Pour parvenir au combo ultime "finesse + grandeur + qualité d’image", Samsung a fait appel à la technologie MicroLED. Celle-ci permet de composer un écran avec autant de LED que l’image comporte de pixels. Comme c’est le cas sur les dalles OLED, chaque MicroLED est auto-émissive, et permet de s’affranchir de tout système de rétroéclairage comme le requiert le LCD. Mais la vraie plus-value de ce téléviseur MicroLED, c’est sa modularité : composé d'une centaine de panneaux d'une dizaine de centimètres, il peut donc techniquement être "élargi à l’infini", en ajoutant des panneaux, tout en affichant une image Ultra HD.

Pour le moment, il est en revanche assez difficile de lui prêter un rendu supérieur à l’OLED et au QLED à l’œil nu. Samsung prévoit de commercialiser The Wall en France au printemps, mais il faut bien sûr s’attendre à des prix qui atteignent des sommets. 

Encore plus loin, avec la télé OLED "enroulable"

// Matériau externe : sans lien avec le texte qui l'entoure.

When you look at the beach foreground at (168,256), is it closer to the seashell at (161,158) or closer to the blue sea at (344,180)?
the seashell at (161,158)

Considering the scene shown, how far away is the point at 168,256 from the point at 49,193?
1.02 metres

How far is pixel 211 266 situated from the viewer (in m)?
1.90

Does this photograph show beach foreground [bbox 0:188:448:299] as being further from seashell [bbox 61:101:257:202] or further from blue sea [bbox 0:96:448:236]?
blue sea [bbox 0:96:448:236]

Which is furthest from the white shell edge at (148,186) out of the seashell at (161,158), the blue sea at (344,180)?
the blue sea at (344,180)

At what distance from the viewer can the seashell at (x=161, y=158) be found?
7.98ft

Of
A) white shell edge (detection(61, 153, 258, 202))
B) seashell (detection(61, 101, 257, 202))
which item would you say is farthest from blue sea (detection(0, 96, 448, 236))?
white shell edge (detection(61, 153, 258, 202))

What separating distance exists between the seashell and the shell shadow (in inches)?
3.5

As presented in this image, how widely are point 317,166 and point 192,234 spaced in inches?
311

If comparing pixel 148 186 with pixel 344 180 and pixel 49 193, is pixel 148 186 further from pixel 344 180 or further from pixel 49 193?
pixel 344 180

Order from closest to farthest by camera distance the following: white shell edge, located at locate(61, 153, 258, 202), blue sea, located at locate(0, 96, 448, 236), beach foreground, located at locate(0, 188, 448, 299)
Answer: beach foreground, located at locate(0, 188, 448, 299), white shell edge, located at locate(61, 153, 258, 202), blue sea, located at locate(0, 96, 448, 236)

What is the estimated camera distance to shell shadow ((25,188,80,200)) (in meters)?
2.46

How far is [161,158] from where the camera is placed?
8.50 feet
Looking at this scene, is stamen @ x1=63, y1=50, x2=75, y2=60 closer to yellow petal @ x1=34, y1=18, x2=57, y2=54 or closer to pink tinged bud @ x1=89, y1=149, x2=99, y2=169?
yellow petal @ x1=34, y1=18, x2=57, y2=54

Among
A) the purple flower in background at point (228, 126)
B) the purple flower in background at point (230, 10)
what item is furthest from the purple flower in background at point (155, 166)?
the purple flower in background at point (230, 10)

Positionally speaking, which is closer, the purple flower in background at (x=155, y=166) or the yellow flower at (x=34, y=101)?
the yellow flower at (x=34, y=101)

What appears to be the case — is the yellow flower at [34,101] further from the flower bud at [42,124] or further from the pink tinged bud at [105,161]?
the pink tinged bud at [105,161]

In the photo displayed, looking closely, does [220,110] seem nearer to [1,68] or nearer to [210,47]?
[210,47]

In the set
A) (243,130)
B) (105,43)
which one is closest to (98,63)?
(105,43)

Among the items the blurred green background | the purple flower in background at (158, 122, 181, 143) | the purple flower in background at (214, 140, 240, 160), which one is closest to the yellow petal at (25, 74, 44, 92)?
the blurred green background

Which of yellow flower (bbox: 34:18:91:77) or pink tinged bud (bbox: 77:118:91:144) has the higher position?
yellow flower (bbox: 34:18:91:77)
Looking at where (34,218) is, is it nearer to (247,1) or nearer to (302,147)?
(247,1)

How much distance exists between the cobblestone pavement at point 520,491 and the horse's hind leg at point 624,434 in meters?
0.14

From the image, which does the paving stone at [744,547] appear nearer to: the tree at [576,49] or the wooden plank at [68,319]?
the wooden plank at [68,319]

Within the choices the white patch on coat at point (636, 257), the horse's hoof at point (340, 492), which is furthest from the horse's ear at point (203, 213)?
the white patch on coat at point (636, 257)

Le "Wall" à peine dégainé, LG a répliqué avec un écran UHD de 65 pouces enroulable. Oui, à enrouler comme un poster ou une toile de projection. Dit comme ça, la technologie peut paraître gadget, mais on imagine assez aisément qu'un écran pliable pourrait parfaitement s'intégrer à une salle de réunion ou dans nimporte quel endroit où transporter des écrans géants peut être fastidieux. 

La firme sud-coréenne avait déjà présenté il y a plusieurs années un premier prototype du genre, mais de taille bien plus petite (12 pouces). Celui-ci est donc plus ambitieux par sa taille – environ 224 centimètres –, mais aussi par son concept, puisque qu’il se plie dans un petit caisson design que l'on pourrait fixer au mur.

S’il relève encore du prototype, LG espère bien le commercialiser à l’horizon 2020.